OK. Waste is the inefficient use of resources. We are using £100 of resources to achieve the desired goal when, in fact, it would be possible to reach that same end point with £90 of resources (or, with government, £10). The £10 (or £90) is thus waste to be excised.

We can convert this problem to low productivity. More specifically, to low total factor productivity. Not much of a conversion because they are, in fact, the same thing. Using £100 where we could use £90 (or £10) is being less productive in our use of resources than using the lower number to gain that same goal.

We have thus converted our description but not the thing. Government waste is low tfp in those areas of the economy done, those activities undertaken, by government.

Low total factor productivity is a problem we know how to solve. As Paul Krugman once pointed out by one estimate the Soviet Union - using politics, planning and central control - managed to improve tfp by not one single iota, percentage point or smudge in its entire 70 year existence. As he quotes Bob Solow, the market economies gained, over the same period, 80% of their growth from this more efficient use of resources - less waste.

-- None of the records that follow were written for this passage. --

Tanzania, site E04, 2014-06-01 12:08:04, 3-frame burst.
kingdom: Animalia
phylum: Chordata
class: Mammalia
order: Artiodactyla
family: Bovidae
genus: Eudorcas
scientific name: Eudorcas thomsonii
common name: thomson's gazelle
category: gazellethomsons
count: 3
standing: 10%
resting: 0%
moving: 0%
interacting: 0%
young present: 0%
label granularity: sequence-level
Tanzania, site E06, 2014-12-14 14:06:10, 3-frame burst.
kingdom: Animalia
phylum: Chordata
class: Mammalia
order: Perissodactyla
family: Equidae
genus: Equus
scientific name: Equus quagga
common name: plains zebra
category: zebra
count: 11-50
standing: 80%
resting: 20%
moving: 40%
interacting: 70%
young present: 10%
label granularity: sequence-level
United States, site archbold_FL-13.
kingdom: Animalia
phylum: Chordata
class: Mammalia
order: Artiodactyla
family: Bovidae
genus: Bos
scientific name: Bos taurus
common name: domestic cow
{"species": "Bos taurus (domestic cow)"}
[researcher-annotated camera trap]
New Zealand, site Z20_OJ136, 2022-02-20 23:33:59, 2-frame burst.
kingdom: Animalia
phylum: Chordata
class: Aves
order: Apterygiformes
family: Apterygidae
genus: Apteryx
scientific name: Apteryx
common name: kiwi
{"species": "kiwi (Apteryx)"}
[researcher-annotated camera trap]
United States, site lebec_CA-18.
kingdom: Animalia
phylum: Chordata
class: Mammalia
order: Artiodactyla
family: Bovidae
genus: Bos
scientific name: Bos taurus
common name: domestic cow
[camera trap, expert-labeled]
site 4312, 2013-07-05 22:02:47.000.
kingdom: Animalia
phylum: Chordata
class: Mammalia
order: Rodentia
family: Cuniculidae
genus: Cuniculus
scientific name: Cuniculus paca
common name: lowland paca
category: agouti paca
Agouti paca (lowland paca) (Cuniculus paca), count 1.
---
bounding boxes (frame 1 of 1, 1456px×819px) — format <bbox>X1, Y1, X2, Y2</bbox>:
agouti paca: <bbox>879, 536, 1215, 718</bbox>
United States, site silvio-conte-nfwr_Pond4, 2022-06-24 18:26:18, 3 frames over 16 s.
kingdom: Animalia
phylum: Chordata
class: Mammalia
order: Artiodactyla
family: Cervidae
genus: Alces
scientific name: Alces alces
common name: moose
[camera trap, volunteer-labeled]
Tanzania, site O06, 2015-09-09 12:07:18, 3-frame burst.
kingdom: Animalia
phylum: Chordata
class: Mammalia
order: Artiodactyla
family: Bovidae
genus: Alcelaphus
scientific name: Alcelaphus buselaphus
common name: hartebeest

We can approach the same point via Will Baumol’s work. Government can indeed invent stuff but innovation is near entirely beyond it. It is innovation that improves tfp and that’s the thing that markets are wildly better at.

We have converted our waste problem into a tfp problem. We know that markets improve tfp in a way that governments do not. Thus the recipe for the reduction of waste is to do more things by markets.

Which is the solution that Darren and Rachel are looking for. More markets.

Now of course that is the answer you would expect us to come to near whatever the original question. But the fun thing here is that however unfashionable this is as a political idea currently it does have the wondrous quality of being correct.

It is markets that improve efficiency. We wish to improve the efficiency of government. Therefore we must use more markets in governance. QED.